* What you need to do *
Please reproduce, exactly as given, the lines running from the start of the data to the line containing "Q: What species is this?", inclusive, and omit the pictures.

Dataset entries
****

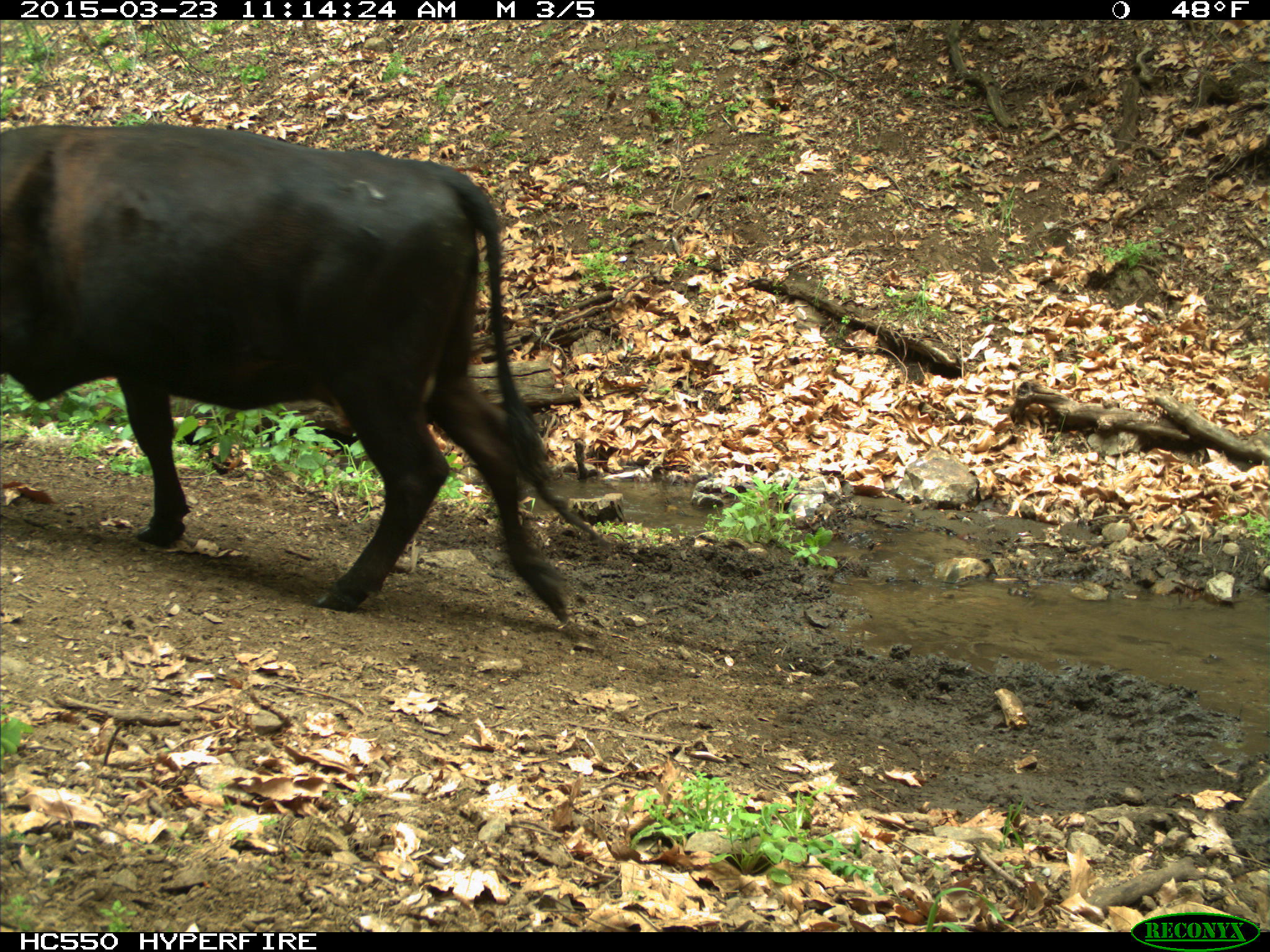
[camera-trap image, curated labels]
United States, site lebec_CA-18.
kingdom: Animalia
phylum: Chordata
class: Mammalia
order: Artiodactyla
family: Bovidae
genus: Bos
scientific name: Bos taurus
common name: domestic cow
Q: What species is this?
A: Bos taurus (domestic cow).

****

* Response *
[camera-trap image, curated labels]
United States, site lebec_CA-18.
kingdom: Animalia
phylum: Chordata
class: Mammalia
order: Artiodactyla
family: Bovidae
genus: Bos
scientific name: Bos taurus
common name: domestic cow
Q: What species is this?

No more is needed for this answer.